■ QUOTED PASSAGE ■

=======

Synopsis
Filled with behind-the-scenes anecdotes about his years on the Star Trek television series as the remorselessly logical Dr. Spock, the actor and director reflects on his relationship to his hugely popular character.
Reviews
Few actors are as inextricably associated with one role as Leonard Nimoy is with Star Trek's Mr. Spock. In 1975, when he was embarking on a post-Star Trek career, Nimoy published an autobiography with the tongue-in-cheek title I Am Not Spock. Twenty years later, despite a fruitful career as a film director (Three Men and a Baby, The Good Mother) and theatrical actor, he here reembraces his legendary half-Vulcan alter ego. Star Trek fans will find this a, well, fascinating history of the "birth" and evolution of Spock?Nimoy explains the original conception of the character and describes his own contributions to the development of Spock's persona. He also provides an insider's account of the production of the TV show and the highly successful series of Star Trek movies, and offers his insights into why the Star Trek phenomenon has maintained such a grip on our cultural imagination. Nimoy's admirers may find this fairly impersonal memoir disappointing; it touches only tangentially on the author's private life. But this is an intelligent and entertaining look at an actor's engagement with a character who "seemed to take on an existence of his own." Photos. Author tour.

=======

■ COLLECTED DATA ■

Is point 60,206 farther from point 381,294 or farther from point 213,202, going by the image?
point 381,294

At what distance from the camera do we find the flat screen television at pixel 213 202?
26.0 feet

=======

■ EXERCISE REQUIREMENTS ■
1. Answer these from the Nimoy memoir review:
(a) In what year did Nimoy publish I Am Not Spock?
(b) Which two films does it name as directed by Nimoy?
(c) What part of the author's life does the memoir touch on only tangentially?
2. Which titles of books, films, or television series does the Nimoy memoir review name?
The material comes from a different source than the Nimoy memoir review.

■ OUTPUTS ■
1.
(a) 1975
(b) Three Men and a Baby and The Good Mother
(c) His private life

2.
Star Trek
I Am Not Spock
Three Men and a Baby
The Good Mother